INSTRUCTIONS TO FOLLOW — Although the data below contains pictures, please reproduce only its words, exactly.

Records contained in a dataset —
================

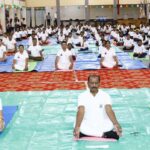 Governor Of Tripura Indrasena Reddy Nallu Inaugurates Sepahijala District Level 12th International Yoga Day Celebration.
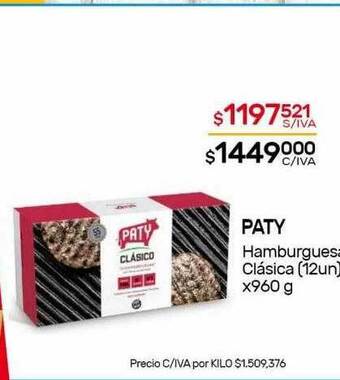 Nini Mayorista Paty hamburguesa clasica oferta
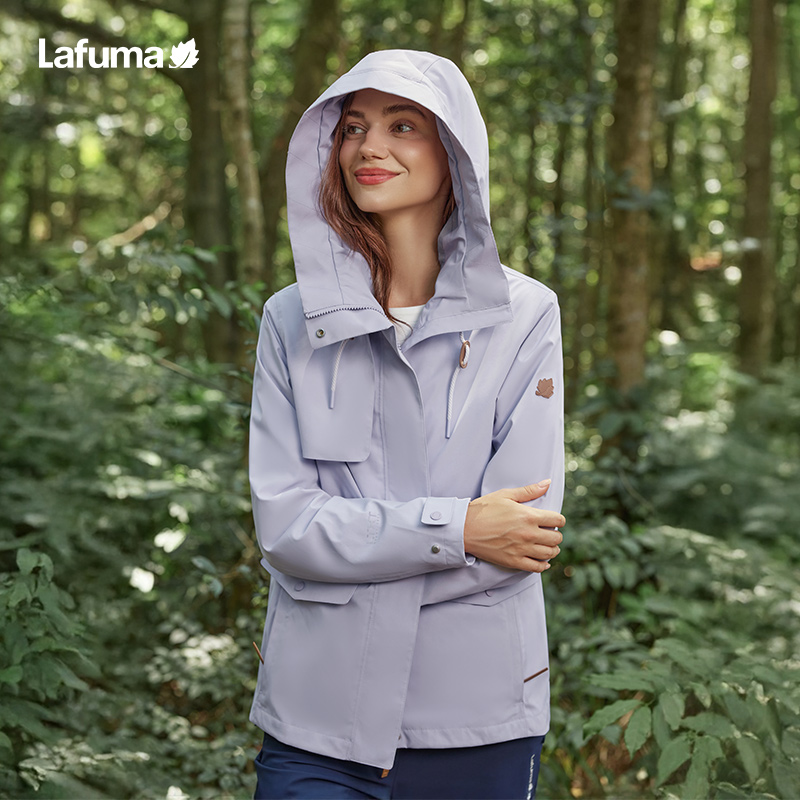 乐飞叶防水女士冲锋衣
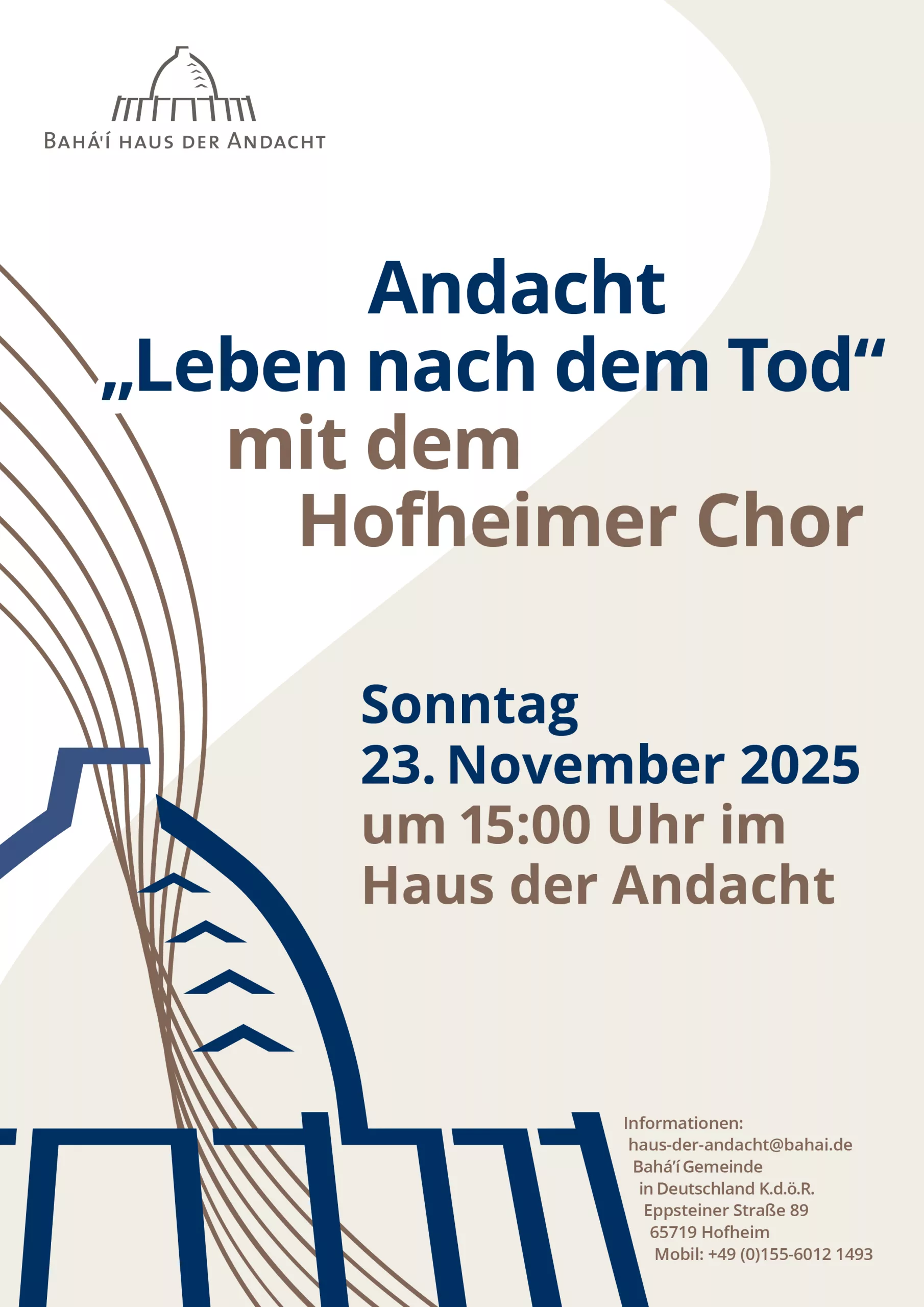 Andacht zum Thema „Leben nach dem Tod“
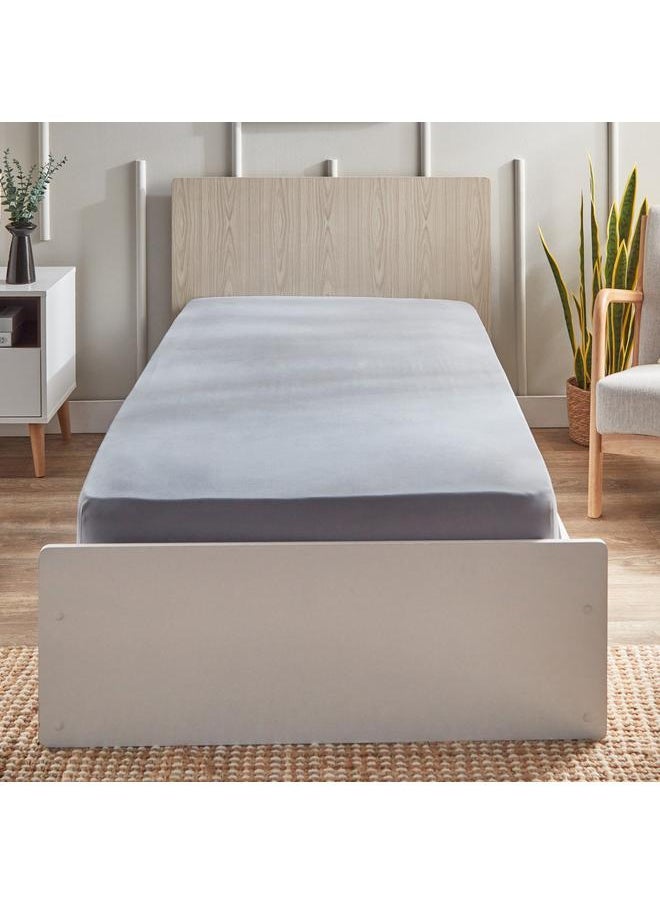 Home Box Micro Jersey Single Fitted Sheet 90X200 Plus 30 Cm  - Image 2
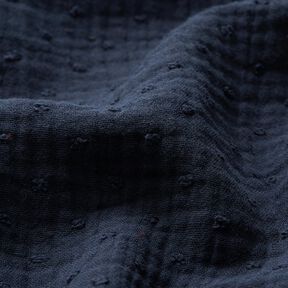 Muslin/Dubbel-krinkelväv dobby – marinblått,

================

REPLY TO THE EXERCISE —
 Governor Of Tripura Indrasena Reddy Nallu Inaugurates Sepahijala District Level 12th International Yoga Day Celebration.
 Nini Mayorista Paty hamburguesa clasica oferta
 乐飞叶防水女士冲锋衣
 Andacht zum Thema „Leben nach dem Tod“
 Home Box Micro Jersey Single Fitted Sheet 90X200 Plus 30 Cm  - Image 2
 Muslin/Dubbel-krinkelväv dobby – marinblått,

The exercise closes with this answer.